Она шла, спотыкаясь о корни, похожие на окаменевшие змеи, плакала, вытирая лицо грязным рукавом. Сумерки сгущались, превращая лес в лабиринт из черного бархата и острых теней. Воздух стал тяжелым, пахнущим гниющими листьями и... чем-то еще, чем-то живым и нехорошим. Мурашки побежали по спине.
Именно тогда она замолчала ее услышали.
Не просто услышали, а наблюдали за ней. Она почувствовала это кожей - тяжелый, невидимый взгляд, скользящий по ее затылку, по тонкой шее. Ветер стих. Даже сверчки умолкли. В тишине было только ее собственное предательски громкое дыхание и тихий, влажный звук. Как будто что-то большое, очень большое, осторожно переставляло ноги в подлеске слева. Шорох раздавался снова. Ближе. Прямо за стеной папоротников.
Лиззи не смела пошевелиться. Слезы текли по ее щекам горячими ручейками, но она даже боялась всхлипнуть. В голове пронеслись страшные картинки из папиных охотничьих историй у камина - медведи-людоеды, горные львы... но этот запах. Сладковато-тошнотворный, как гниющее мясо, смешанный с запахом сырой шерсти и старой крови. Это было не из папиных историй, но оно было здесь.

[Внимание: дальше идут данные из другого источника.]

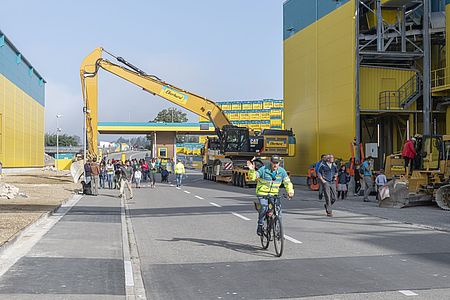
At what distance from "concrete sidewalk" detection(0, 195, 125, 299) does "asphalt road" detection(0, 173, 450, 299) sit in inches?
0.5

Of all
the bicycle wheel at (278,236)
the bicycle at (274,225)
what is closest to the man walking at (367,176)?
the bicycle at (274,225)

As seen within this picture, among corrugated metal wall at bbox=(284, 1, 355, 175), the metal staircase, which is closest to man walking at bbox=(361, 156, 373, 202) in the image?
corrugated metal wall at bbox=(284, 1, 355, 175)

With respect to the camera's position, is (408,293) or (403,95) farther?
(403,95)

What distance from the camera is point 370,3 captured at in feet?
113

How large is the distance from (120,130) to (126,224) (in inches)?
2749

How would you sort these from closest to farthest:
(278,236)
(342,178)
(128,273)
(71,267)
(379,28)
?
(128,273)
(71,267)
(278,236)
(342,178)
(379,28)

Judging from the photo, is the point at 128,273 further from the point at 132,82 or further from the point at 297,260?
the point at 132,82

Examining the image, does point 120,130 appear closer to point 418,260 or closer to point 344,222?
point 344,222

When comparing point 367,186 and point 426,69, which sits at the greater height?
point 426,69

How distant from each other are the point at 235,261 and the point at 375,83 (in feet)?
89.4

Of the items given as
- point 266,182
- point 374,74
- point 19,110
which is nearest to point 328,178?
point 266,182

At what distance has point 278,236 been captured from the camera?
10461 millimetres

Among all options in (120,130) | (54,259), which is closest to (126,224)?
(54,259)

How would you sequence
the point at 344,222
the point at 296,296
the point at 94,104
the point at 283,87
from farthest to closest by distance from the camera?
the point at 283,87
the point at 94,104
the point at 344,222
the point at 296,296
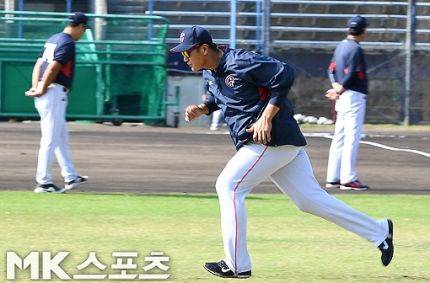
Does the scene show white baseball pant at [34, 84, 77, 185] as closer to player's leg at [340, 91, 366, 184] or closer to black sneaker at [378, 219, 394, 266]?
player's leg at [340, 91, 366, 184]

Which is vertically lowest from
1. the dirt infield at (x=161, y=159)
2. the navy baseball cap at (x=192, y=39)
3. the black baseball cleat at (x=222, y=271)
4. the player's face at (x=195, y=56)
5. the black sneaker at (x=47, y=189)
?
the dirt infield at (x=161, y=159)

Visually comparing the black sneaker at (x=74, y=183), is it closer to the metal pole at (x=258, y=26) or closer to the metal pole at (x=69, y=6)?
the metal pole at (x=258, y=26)

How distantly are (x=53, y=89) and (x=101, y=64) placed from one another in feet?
41.3

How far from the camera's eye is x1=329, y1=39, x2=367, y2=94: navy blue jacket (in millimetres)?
14359

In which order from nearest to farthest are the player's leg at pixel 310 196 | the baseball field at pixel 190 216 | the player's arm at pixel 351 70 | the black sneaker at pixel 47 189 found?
1. the player's leg at pixel 310 196
2. the baseball field at pixel 190 216
3. the black sneaker at pixel 47 189
4. the player's arm at pixel 351 70

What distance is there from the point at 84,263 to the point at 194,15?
21.4 m

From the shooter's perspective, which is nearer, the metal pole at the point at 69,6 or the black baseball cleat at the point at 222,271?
the black baseball cleat at the point at 222,271

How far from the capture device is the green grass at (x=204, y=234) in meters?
8.99

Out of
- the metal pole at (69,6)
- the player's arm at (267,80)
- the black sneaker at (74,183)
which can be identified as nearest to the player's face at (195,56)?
the player's arm at (267,80)

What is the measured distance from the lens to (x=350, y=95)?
1443 centimetres

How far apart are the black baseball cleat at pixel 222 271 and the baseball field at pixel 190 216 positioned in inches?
3.1

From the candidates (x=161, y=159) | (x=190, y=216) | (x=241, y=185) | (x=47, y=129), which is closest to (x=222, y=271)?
(x=241, y=185)

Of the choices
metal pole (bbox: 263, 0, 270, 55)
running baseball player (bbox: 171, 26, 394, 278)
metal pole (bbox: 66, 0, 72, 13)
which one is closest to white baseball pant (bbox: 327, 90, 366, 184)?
running baseball player (bbox: 171, 26, 394, 278)

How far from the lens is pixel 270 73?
8.34 meters
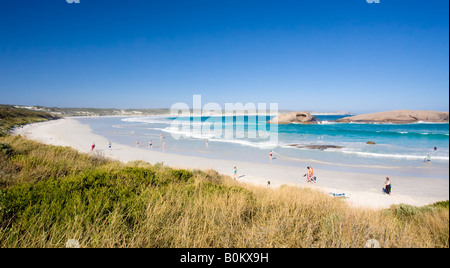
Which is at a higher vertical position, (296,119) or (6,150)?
(296,119)

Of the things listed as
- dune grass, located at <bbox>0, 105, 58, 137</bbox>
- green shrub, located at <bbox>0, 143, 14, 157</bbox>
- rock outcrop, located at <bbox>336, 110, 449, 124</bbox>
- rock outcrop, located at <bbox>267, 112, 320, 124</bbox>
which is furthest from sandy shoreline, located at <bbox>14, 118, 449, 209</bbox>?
rock outcrop, located at <bbox>336, 110, 449, 124</bbox>

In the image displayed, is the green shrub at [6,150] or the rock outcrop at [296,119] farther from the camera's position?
the rock outcrop at [296,119]

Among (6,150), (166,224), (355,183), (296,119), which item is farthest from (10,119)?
(296,119)

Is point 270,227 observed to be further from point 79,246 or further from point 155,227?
point 79,246

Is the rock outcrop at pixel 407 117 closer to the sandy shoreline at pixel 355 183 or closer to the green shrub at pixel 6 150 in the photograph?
the sandy shoreline at pixel 355 183

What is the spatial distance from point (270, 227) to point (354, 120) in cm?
10388

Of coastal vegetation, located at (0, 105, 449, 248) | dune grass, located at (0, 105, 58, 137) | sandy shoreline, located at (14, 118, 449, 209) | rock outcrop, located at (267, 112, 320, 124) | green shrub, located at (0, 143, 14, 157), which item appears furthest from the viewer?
rock outcrop, located at (267, 112, 320, 124)

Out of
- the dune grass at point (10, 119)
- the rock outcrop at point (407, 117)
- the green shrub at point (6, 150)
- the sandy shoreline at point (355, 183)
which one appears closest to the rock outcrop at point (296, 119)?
the rock outcrop at point (407, 117)

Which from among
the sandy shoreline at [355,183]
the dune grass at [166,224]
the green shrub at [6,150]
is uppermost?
the green shrub at [6,150]

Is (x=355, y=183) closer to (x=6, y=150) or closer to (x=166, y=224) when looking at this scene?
A: (x=166, y=224)

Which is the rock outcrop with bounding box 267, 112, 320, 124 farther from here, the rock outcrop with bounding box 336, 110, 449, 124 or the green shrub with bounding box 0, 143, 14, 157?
the green shrub with bounding box 0, 143, 14, 157
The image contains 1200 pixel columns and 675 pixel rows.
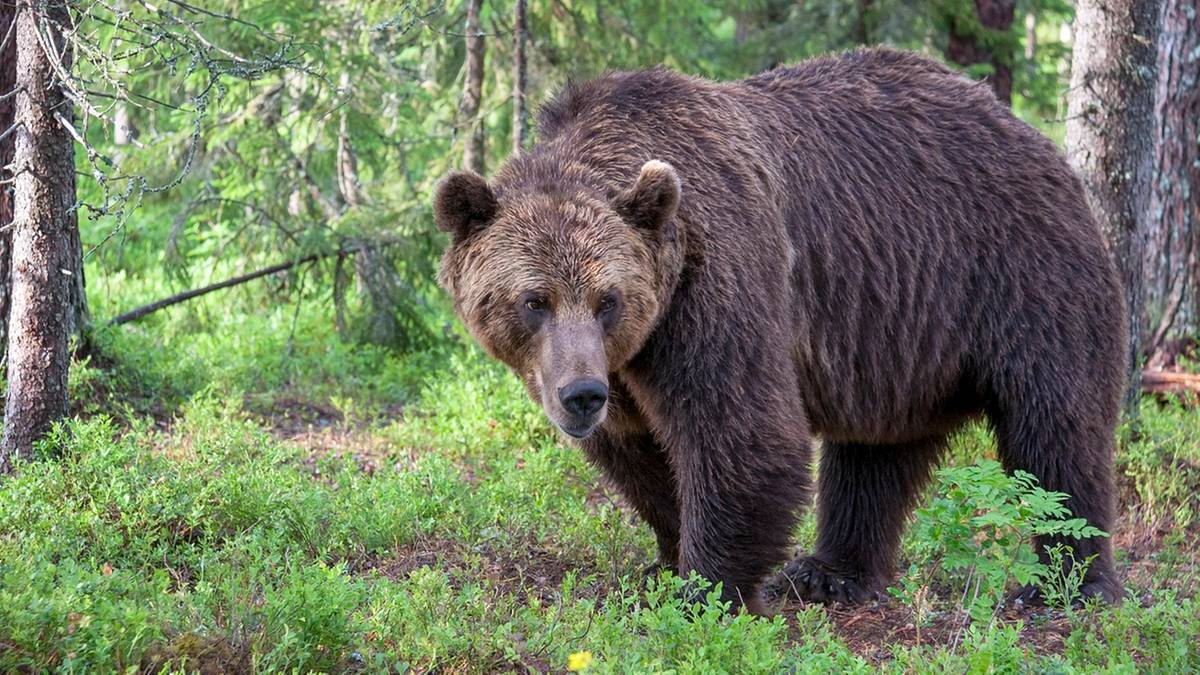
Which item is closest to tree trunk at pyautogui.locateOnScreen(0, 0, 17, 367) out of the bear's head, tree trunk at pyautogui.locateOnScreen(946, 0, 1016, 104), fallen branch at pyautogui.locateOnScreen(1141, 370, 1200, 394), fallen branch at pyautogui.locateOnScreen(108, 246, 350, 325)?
fallen branch at pyautogui.locateOnScreen(108, 246, 350, 325)

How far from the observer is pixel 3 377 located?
23.8ft

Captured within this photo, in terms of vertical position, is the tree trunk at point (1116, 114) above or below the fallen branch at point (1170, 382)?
above

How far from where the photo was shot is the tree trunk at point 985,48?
14695mm

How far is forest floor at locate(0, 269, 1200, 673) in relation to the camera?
4219mm

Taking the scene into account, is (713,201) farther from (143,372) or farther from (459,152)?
(459,152)

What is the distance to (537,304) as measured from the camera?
16.8 feet

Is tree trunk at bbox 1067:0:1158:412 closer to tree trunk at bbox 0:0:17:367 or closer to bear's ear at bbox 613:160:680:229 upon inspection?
bear's ear at bbox 613:160:680:229

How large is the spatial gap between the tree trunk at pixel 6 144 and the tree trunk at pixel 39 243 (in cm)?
58

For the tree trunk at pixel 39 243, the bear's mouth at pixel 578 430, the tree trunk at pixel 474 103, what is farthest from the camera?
the tree trunk at pixel 474 103

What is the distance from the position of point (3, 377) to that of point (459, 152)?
4543 mm

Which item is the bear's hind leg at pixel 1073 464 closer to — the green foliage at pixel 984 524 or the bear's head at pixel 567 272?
the green foliage at pixel 984 524

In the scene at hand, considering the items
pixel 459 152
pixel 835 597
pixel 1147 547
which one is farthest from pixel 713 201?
pixel 459 152

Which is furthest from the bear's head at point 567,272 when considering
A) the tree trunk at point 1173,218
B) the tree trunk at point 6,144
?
the tree trunk at point 1173,218

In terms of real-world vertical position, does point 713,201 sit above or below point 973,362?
above
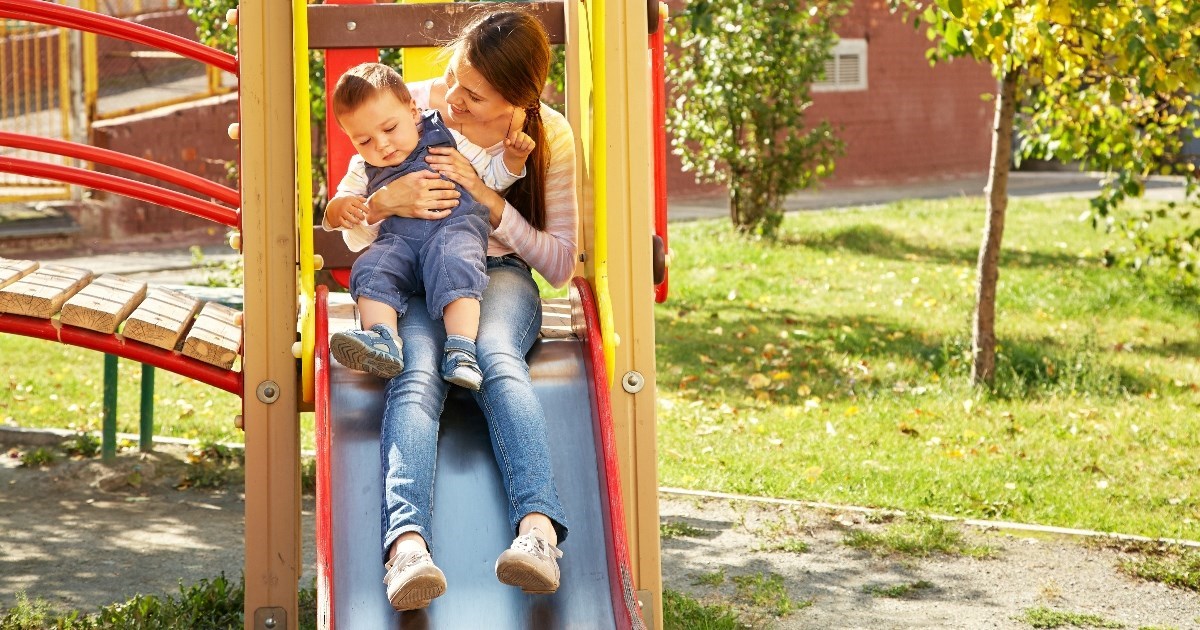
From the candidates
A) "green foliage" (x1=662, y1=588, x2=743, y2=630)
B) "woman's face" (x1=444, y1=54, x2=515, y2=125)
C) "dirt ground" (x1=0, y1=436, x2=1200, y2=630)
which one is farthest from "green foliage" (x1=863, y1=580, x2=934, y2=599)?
"woman's face" (x1=444, y1=54, x2=515, y2=125)

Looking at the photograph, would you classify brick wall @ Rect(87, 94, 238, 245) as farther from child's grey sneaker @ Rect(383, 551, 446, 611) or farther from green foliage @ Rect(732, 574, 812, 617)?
child's grey sneaker @ Rect(383, 551, 446, 611)

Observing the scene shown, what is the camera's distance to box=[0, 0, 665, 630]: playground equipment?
10.0ft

Из-за папоротника, медленно, как кошмар, материализовалась тень. Огромная, сгорбленная. Шкура ее была как запекшаяся грязь, покрытая клочьями темной шерсти и какими-то странными, древесными наростами. Длинные руки, заканчивающиеся когтями, похожими на обломки скалы, волочились по земле. Голова была непропорционально большой, с глубоко посаженными глазницами, в которых мерцал тусклый, желтоватый свет - как свет гнилушек в темноте. Рот, вернее, щель, усеянная острыми, желтыми обломками зубов, приоткрылась. Послышалось хриплое, булькающее дыхание.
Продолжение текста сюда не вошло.